R^2VFL: A Robust Random Vector Functional Link Network with Huber-Weighted Framework
Anuradha Kumari, Mushir Akhtar, P. N. Suganthan, M. Tanveer
TL;DR
The paper tackles RVFL sensitivity to noise and outliers by introducing R$^2$VFL, a robust RVFL framework that combines a Huber weighting scheme with a class-probability mechanism. It defines a sample-contribution score and two class-center strategies (mean and median) to yield R$^2$VFL-A and R$^2$VFL-M, with an analytically solvable training objective. Extensive experiments on 47 UCI datasets and EEG data show that the proposed variants outperform strong RVFL baselines in binary, multiclass, and practical biomedical tasks, with statistical tests confirming significance. The work offers a robust, efficient alternative to gradient-based training for randomized neural networks and points to future deep and ensemble extensions as well as matrix-input handling.
Abstract
The random vector functional link (RVFL) neural network has shown significant potential in overcoming the constraints of traditional artificial neural networks, such as excessive computation time and suboptimal solutions. However, RVFL faces challenges when dealing with noise and outliers, as it assumes all data samples contribute equally. To address this issue, we propose a novel robust framework, R2VFL, RVFL with Huber weighting function and class probability, which enhances the model's robustness and adaptability by effectively mitigating the impact of noise and outliers in the training data. The Huber weighting function reduces the influence of outliers, while the class probability mechanism assigns less weight to noisy data points, resulting in a more resilient model. We explore two distinct approaches for calculating class centers within the R2VFL framework: the simple average of all data points in each class and the median of each feature, the later providing a robust alternative by minimizing the effect of extreme values. These approaches give rise to two novel variants of the model-R2VFL-A and R2VFL-M. We extensively evaluate the proposed models on 47 UCI datasets, encompassing both binary and multiclass datasets, and conduct rigorous statistical testing, which confirms the superiority of the proposed models. Notably, the models also demonstrate exceptional performance in classifying EEG signals, highlighting their practical applicability in real-world biomedical domain.

- _GIVEN DATA_
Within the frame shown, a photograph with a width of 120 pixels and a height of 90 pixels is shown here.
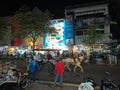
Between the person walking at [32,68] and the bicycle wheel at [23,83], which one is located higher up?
the person walking at [32,68]

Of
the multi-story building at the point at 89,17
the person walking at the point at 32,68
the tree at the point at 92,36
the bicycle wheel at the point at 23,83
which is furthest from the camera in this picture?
the multi-story building at the point at 89,17

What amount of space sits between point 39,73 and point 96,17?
23.2m

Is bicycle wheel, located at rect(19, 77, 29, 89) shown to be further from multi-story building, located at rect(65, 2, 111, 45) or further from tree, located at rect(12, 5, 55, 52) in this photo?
multi-story building, located at rect(65, 2, 111, 45)

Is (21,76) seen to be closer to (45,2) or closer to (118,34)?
(118,34)

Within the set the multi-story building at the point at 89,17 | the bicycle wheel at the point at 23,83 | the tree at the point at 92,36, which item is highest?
the multi-story building at the point at 89,17

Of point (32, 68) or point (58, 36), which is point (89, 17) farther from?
point (32, 68)

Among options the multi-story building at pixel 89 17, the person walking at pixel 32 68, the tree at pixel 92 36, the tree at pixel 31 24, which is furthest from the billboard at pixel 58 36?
the person walking at pixel 32 68

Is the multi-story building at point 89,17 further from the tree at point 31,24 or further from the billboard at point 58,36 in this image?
the tree at point 31,24

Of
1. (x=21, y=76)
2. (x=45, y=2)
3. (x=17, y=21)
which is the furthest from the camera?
(x=45, y=2)

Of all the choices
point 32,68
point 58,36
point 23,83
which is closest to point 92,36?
point 58,36

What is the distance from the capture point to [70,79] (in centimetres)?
1828

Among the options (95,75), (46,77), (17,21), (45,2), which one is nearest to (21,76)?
(46,77)

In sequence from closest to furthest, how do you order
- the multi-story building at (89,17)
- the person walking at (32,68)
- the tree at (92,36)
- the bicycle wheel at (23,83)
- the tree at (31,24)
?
the bicycle wheel at (23,83) → the person walking at (32,68) → the tree at (31,24) → the tree at (92,36) → the multi-story building at (89,17)

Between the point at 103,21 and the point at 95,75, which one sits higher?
the point at 103,21
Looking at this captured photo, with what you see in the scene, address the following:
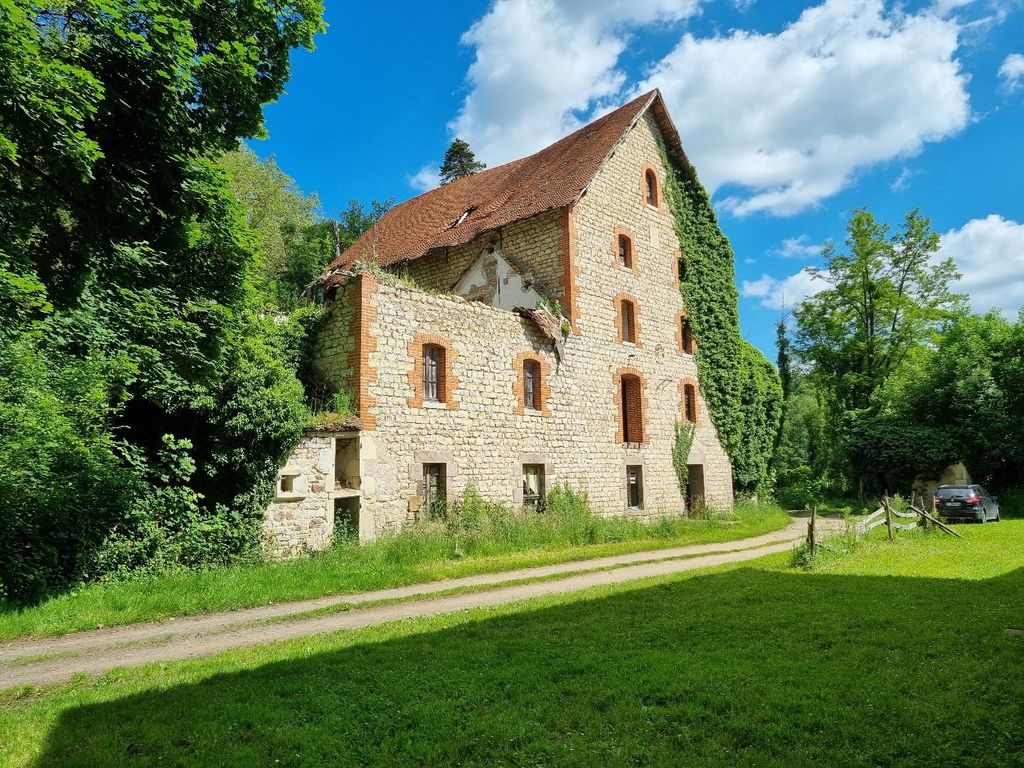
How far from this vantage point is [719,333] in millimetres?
24641

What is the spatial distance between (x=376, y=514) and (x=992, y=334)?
88.7 feet

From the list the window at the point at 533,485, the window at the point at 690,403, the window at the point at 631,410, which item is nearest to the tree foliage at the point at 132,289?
the window at the point at 533,485

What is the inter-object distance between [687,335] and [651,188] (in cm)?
552

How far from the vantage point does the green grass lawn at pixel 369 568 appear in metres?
8.43

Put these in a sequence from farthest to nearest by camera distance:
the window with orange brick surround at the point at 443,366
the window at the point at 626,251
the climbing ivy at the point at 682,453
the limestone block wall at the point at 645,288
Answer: the climbing ivy at the point at 682,453
the window at the point at 626,251
the limestone block wall at the point at 645,288
the window with orange brick surround at the point at 443,366

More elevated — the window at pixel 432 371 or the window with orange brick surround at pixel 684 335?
the window with orange brick surround at pixel 684 335

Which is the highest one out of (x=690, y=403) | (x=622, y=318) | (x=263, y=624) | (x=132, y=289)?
(x=622, y=318)

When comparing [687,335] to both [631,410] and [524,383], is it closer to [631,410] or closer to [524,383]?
[631,410]

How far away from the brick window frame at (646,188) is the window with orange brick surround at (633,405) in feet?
20.9

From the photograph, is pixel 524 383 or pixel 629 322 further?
pixel 629 322

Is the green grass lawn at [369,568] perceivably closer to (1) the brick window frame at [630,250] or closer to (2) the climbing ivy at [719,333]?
(2) the climbing ivy at [719,333]

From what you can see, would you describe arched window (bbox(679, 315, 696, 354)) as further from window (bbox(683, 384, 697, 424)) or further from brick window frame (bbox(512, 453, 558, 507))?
brick window frame (bbox(512, 453, 558, 507))

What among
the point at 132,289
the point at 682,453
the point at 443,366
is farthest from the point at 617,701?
the point at 682,453

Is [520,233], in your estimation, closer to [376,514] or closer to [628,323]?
[628,323]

- _PROBLEM STATEMENT_
According to the R2VFL abstract, how many UCI datasets were used to evaluate the proposed models? The listing is separate material with no connection to the R2VFL abstract.

- _ANSWER SECTION_
47 UCI datasets.